President and CEO, AIM
Anthem Blue Cross
Anthem's online platform is being administered by national specialty benefits manager AIM Specialty Health (AIM, a wholly- owned subsidiary of Anthem, Inc.) and was developed in partnership with InformedDNA, a genetic testing clinical decision support and genetic counseling services company.
"While the use of genetic testing has become more common, its complexity has often left both consumers and physicians without the expert guidance they need to decide which tests are most appropriate, what their test results mean—or whether they should have genetic testing at all," said Brandon Cady, president and CEO of AIM, in a statement. "Through our newest solution for genetic testing management, we are offering the market a unique approach and highly automated system that incorporates a requirement for genetic counseling into the clinical review process."

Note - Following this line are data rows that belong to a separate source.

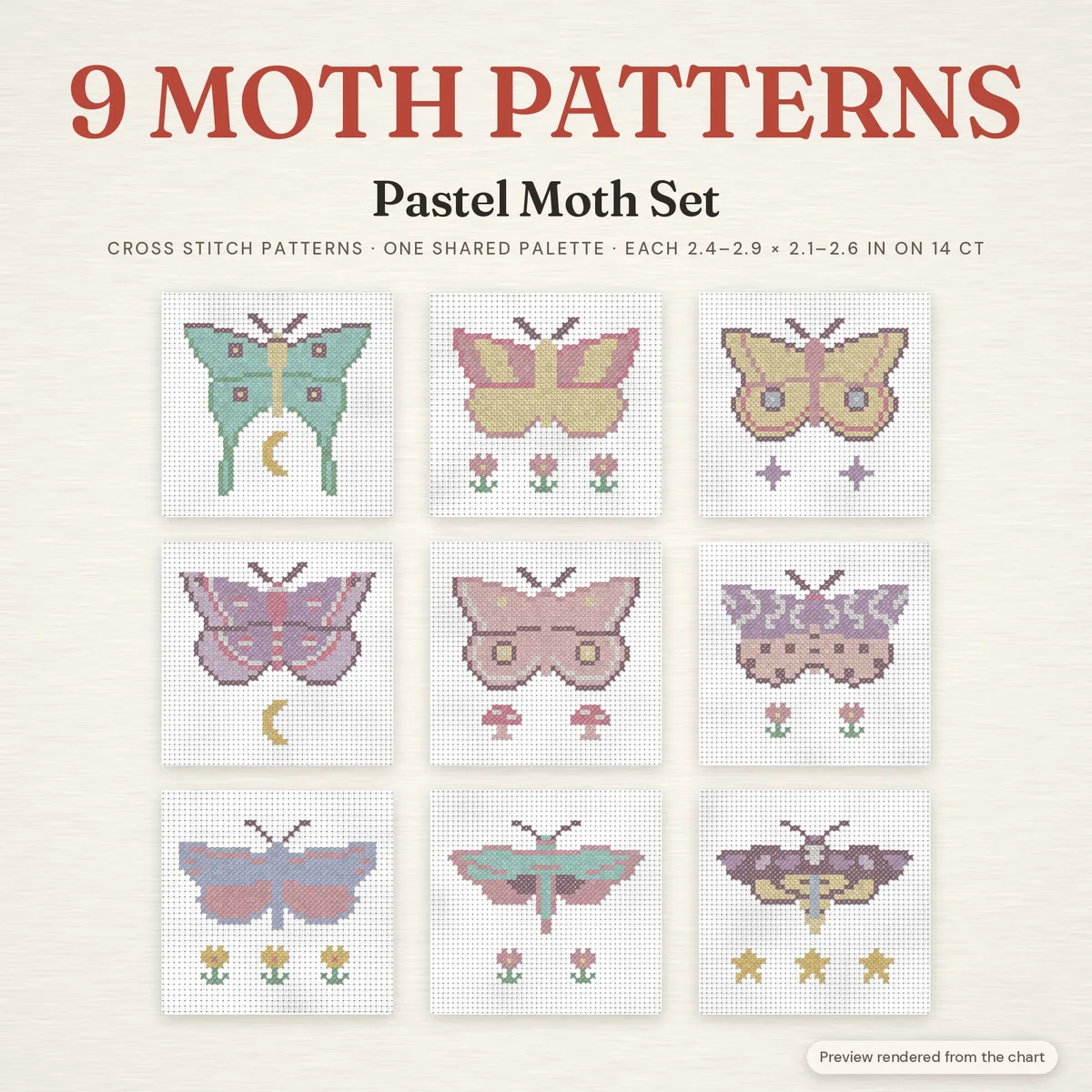9 Pastel Moth Patterns – cover image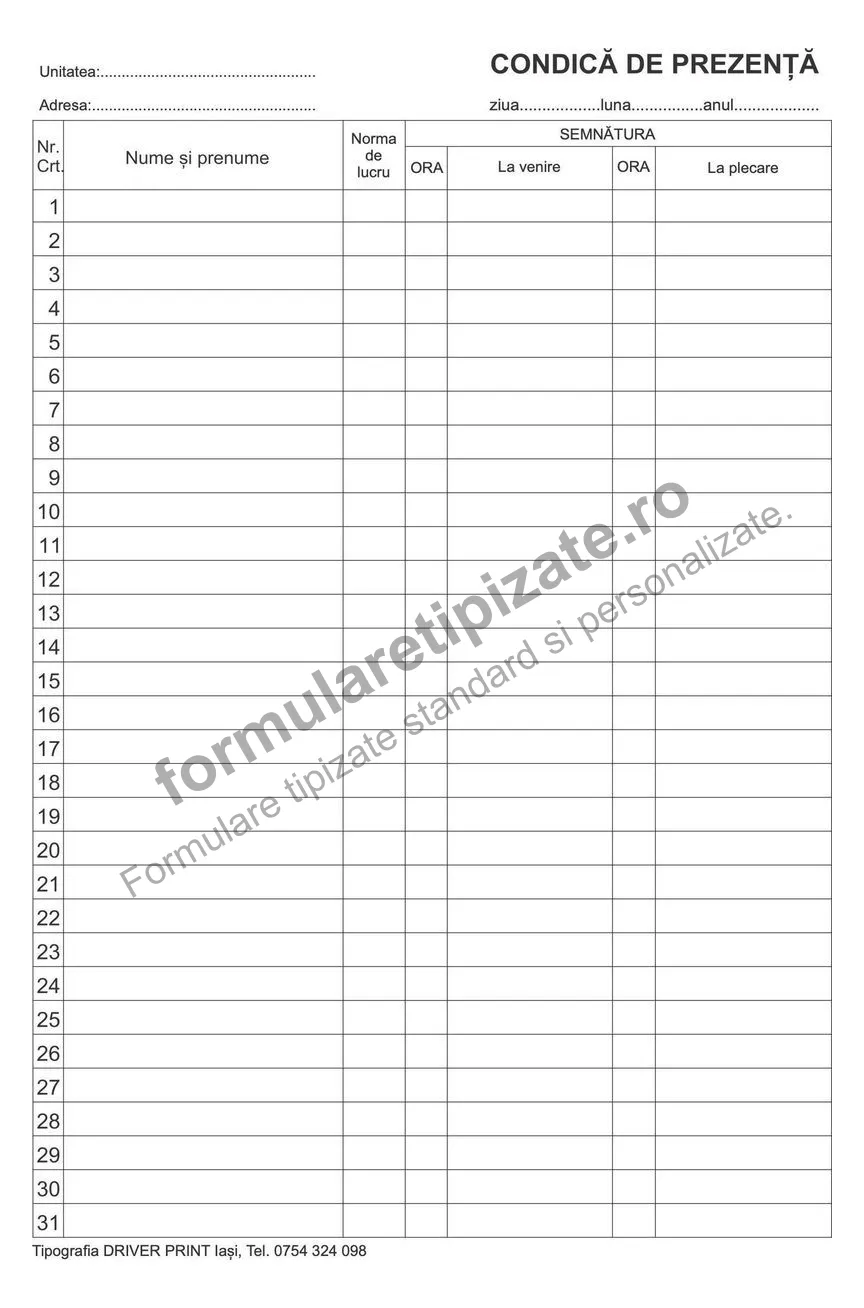 Condică de prezență - verso
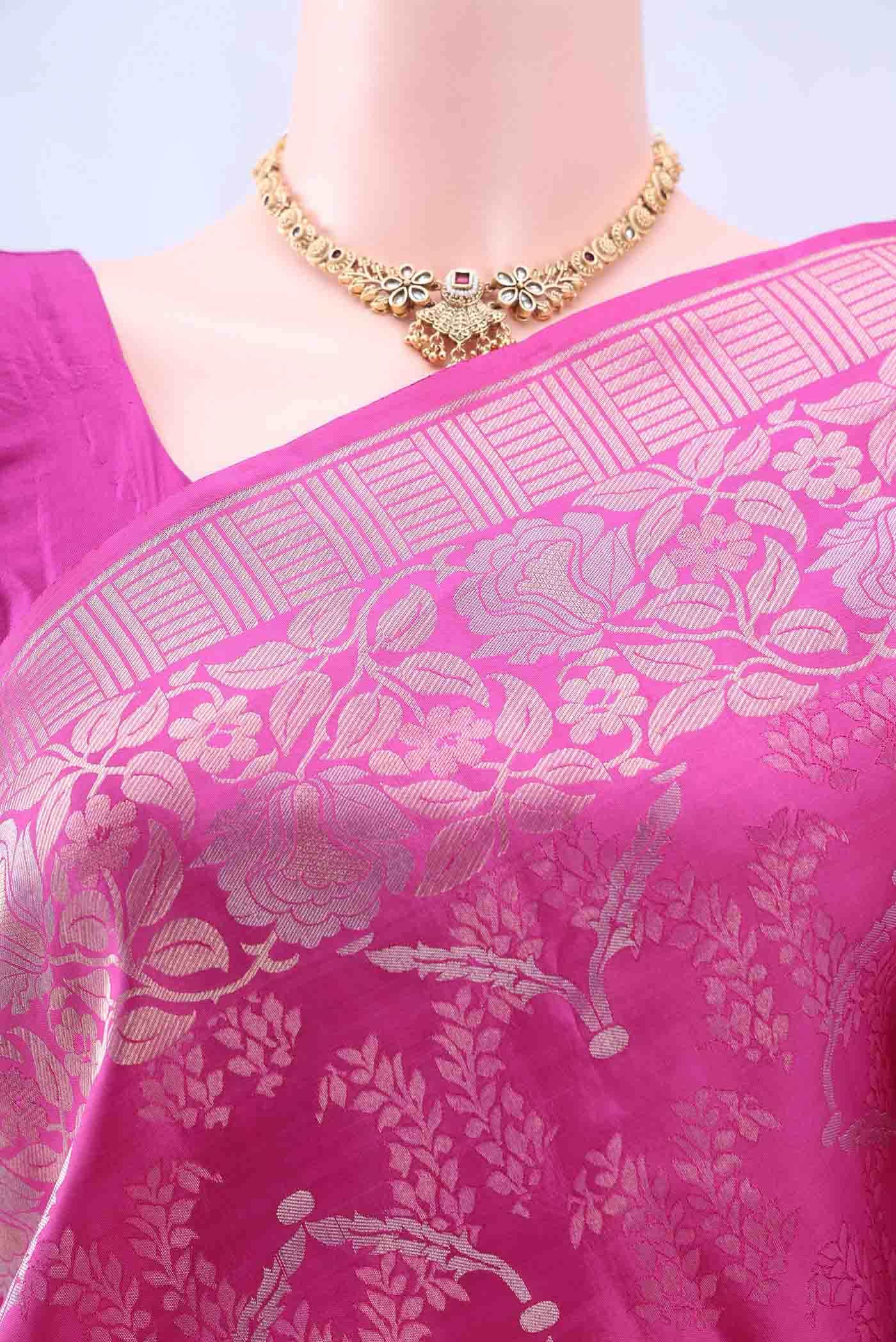 Rani Pink Soft Silk Saree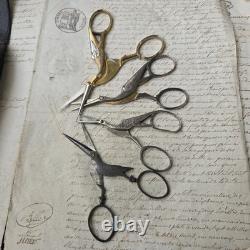 Ecrin Pour Ciseaux de Couture 4 Paires Oiseau en Cuir XIXè Napoléon III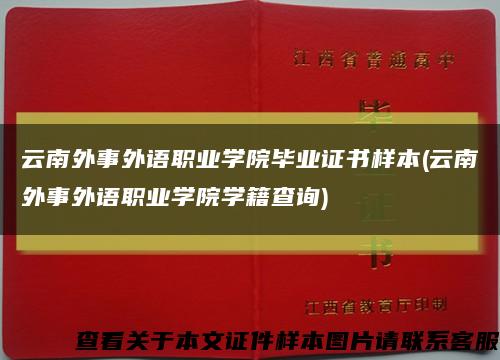 云南外事外语职业学院毕业证书样本(云南外事外语职业学院学籍查询)缩略图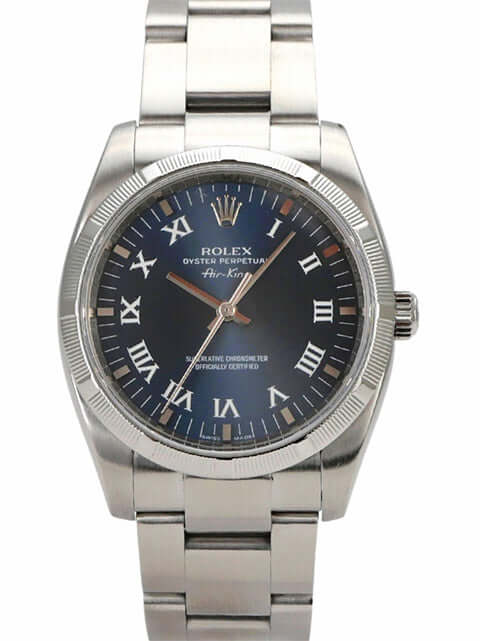 Rolex Oyster Perpetual 34 Blau Römisch 114210 mit blauem Zifferblatt und römischen Ziffern aus Edelstahl, sehr guter Zustand.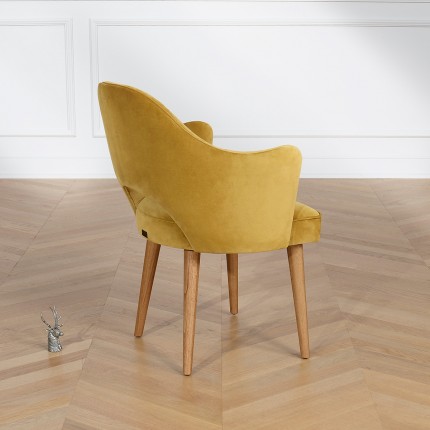 SAINT GERMAIN - Silla de mesa estilo nórdico en madera maciza y tela de terciopelo, 1 plaza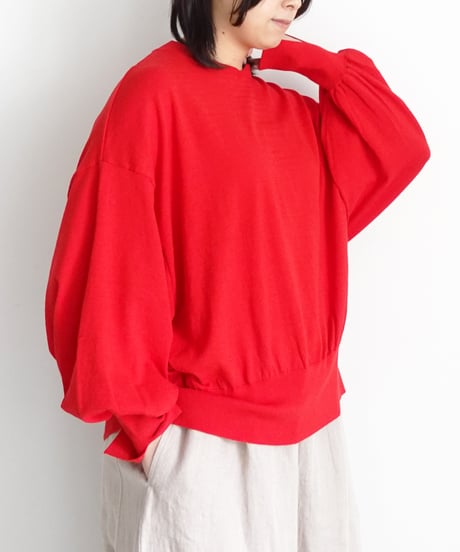 i c h i  251073 Slit Cuff Cotton Knit Pullover / 3 COLORS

AIM says its Genetic Testing Solution improves efficiency for laboratories, doctors' offices, and insurers by shifting practice away from "a manual, labor-intensive and post-service process" to a real-time automated system. The company says the average time for submitting and processing an insurance claim can be cut from days to minutes because the prior authorization review provides specific CPT code information to the insurer to facilitate the claim processing.
AIM customizes the tool for each of its clients according to its unique genetic testing medical policies, which in the case of Anthem is 47. Within the Anthem program, the company says, that after the provider inputs information about the gene they want to test and the test they want to order, the platform generates the CPT code. This is a core benefit of the system for the insurer, as CPT codes are not unique to a specific test. Experts estimate that there are fewer than 200 billing codes for approximately 70,000 commercially available genetic tests. One CTP code can be applied to multiple tests that may differ in terms of number of genes assessed and test performance. While payers are seeking clarity on what they are paying for, laboratories are concerned that the automated systems will negatively impact coverage decisions.
UnitedHealthcare released a network bulletin in August announcing it will be implementing a national online prior authorization program for outpatient genetic and molecular testing (including Tier 1 and 2 molecular pathology procedures, genomic sequencing procedures, multivariate assays with algorithmic analyses) effective Oct. 1 for fully insured Commercial members.
United Healthcare will only authorize payment for those CPT codes that have been registered with the Genetic and Molecular Testing Prior Authorization Program for each specified genetic test. According to Xifin consulting firm, it is the laboratory's responsibility to determine if an authorization has been received as services rendered without an authorization will be denied and the member cannot be balance billed.
Takeaway: Payers hope that automated prior authorization will improve their efforts to manage utilization of genetic tests. However, laboratories remain wary that such systems will expedite their reimbursement.